## TASK:
Go through the listing and set it down exactly, leaving out its pictures.

--

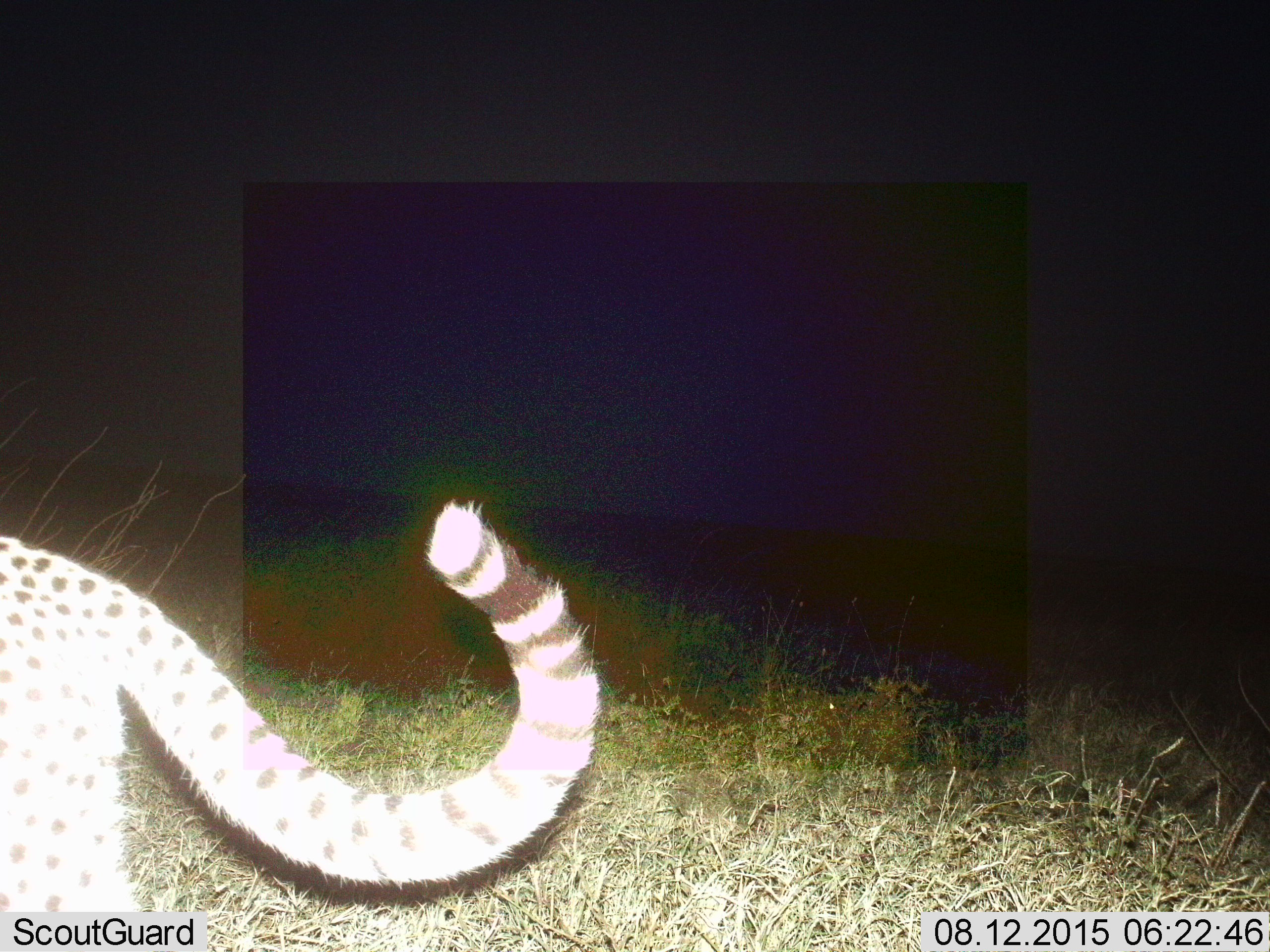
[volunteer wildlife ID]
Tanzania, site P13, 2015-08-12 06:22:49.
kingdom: Animalia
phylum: Chordata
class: Mammalia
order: Carnivora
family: Felidae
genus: Acinonyx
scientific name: Acinonyx jubatus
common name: cheetah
Cheetah (Acinonyx jubatus), count 1. Behavior (volunteer vote fractions): standing 22%, resting 0%, moving 78%, interacting 0%. Young present (vote fraction): 0%. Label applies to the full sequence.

--

## TASK ANSWER:
[volunteer wildlife ID]
Tanzania, site P13, 2015-08-12 06:22:49.
kingdom: Animalia
phylum: Chordata
class: Mammalia
order: Carnivora
family: Felidae
genus: Acinonyx
scientific name: Acinonyx jubatus
common name: cheetah
Cheetah (Acinonyx jubatus), count 1. Behavior (volunteer vote fractions): standing 22%, resting 0%, moving 78%, interacting 0%. Young present (vote fraction): 0%. Label applies to the full sequence.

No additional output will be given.